---------- Source document ----------

There is no proper way to describe pain...it means so many things to different people. The dictionary describes pain as "Severe physical or mental discomfort or distress" but this definition doesn't really cut it.
When someone falls down and gets a bruise and cries out, it's a visible sign that such a person is in pain.
But how do you begin to describe a pain that cannot be seen? How do people even know you're in pain when you go around happily, how do people know your heart is severely bruised when you go to the hospital and they tell you your heart is in perfect condition.
Just like Abigail, beautiful, lovely, free spirited and sweet.
No single spot or blemish was found on her skin, her skin shone like alabaster, radiant with inner light. Who would have known or seen the pieces of her heart gradually falling apart, and shattering.
This heart ache was not caused by a love interest or a failed relationship, because she had the most amazing relationship with her partner. A partner who loved every bit of her but struggled to get the same or part of her heart because that part of her heart was locked up very far away, with the keys thrown away. But this did not stop him from loving her, and covering up that part of her she had lost. So, nobody knew this was the case. They always appeared looking like a perfect pair, like a piece of jigsaw puzzle fitting into another perfect piece.
When she tried to open up that locked side of her heart to her partner it seemed like a stone lodged in her throat, choking her words. Like the words were so bitter, like ashes on her tongue.
This wasn't a failed relationship problem or trauma from her past, but it seemed it was way bigger than a failed relationship or heartbreak in the past. This one was big, and held a very significant meaning.
After trying and failing so many times to unlock that part of her heart to Ben, her partner. She decided to explain it visually. So she took him far into a small garden, and walked down until they were face to face with a tree, a tree which after much observation looked like an oak tree, a once beautiful oak tree that had withered away over time. Its branches stretched like a withered hand grasping for life. Its beauty was lost, like a forgotten melody. Ben was very confused and couldn't understand why Abigail would bring him to such an ugly tree.
In between choked up tears in her throat, she managed to start speaking. And she said few words,
"This tree represents a friendship that was once full and beautiful but withered away over time and became completely barren. "
"The withered leaves...symbolizes the loss of love, laughter and warmth..."
"Lastly, its bare branches represent emptiness and forgotten memories..."
Then she continued, obviously struggling, trying to put her words as clearly as possible. "I was once like this Oak tree. Part of these withered leaves and branches represents me, but it was incomplete, a tree only looks beautiful when all the leaves and branches are present and blooms together, so, the other part of this tree represents Maya... The person I once loved like myself, the person who I considered as my soul mate. God definitely had her in mind when he created me, he gave me a sister not connected by blood to do life with for 15 long years. And those were the best years of my life....but then, it all ended abruptly.

----------

**Required actions:**
1. In the story about Abigail, why did she take Ben to the withered oak tree in the garden? Answer in one to three sentences.
2. Write out everything in the story about Abigail from "Just like Abigail, beautiful, lovely, free" down to "apart, and shattering.".

---------- Source data ----------

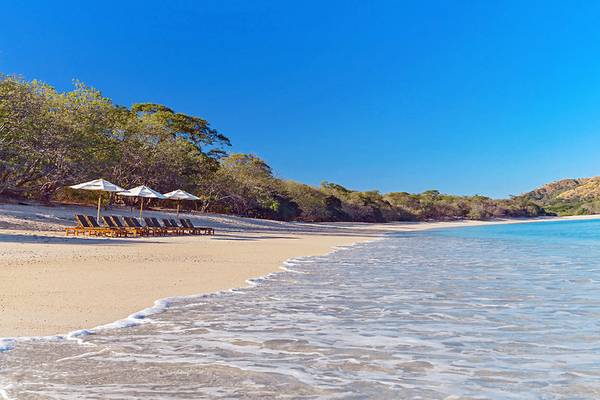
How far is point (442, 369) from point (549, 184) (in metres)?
175

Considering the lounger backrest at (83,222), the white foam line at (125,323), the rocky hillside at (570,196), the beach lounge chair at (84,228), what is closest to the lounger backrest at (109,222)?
the beach lounge chair at (84,228)

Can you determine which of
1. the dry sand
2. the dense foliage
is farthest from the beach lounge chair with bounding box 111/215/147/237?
the dense foliage

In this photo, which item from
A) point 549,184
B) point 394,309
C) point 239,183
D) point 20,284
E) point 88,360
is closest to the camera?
point 88,360

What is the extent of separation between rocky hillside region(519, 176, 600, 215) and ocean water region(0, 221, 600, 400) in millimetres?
102389

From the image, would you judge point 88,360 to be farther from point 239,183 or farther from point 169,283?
point 239,183

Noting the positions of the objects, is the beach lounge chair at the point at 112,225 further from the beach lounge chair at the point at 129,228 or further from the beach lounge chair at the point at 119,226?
the beach lounge chair at the point at 129,228

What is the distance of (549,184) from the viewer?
6289 inches

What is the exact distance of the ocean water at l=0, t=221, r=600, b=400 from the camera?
3250 mm

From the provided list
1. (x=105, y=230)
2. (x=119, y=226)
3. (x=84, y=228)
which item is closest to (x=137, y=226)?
(x=119, y=226)

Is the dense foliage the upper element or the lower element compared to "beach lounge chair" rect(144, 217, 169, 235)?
upper

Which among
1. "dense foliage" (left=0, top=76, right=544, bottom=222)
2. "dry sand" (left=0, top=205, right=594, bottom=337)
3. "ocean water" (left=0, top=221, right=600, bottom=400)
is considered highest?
"dense foliage" (left=0, top=76, right=544, bottom=222)

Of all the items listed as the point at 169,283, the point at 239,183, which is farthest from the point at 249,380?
the point at 239,183

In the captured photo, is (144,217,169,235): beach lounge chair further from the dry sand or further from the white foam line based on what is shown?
the white foam line

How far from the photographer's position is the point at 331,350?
425 centimetres
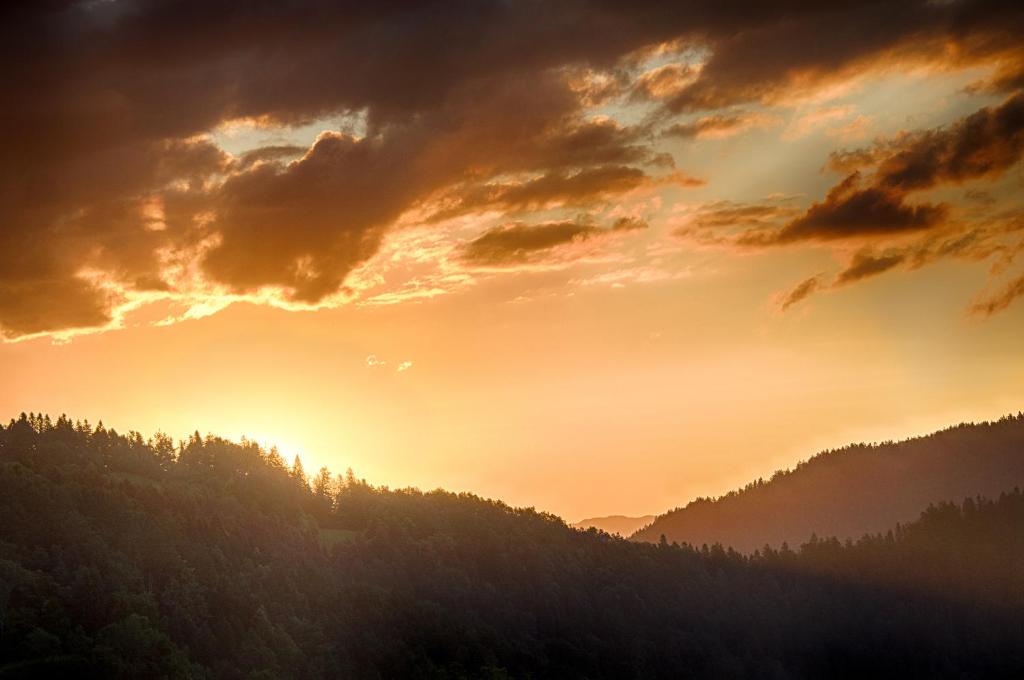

----------

**Answers:**
1. She had tried and failed many times to open up the locked part of her heart to Ben, so she decided to explain it visually. When she tried to tell him directly, the words felt like a stone lodged in her throat, choking them.

2.
Just like Abigail, beautiful, lovely, free spirited and sweet.
No single spot or blemish was found on her skin, her skin shone like alabaster, radiant with inner light. Who would have known or seen the pieces of her heart gradually falling apart, and shattering.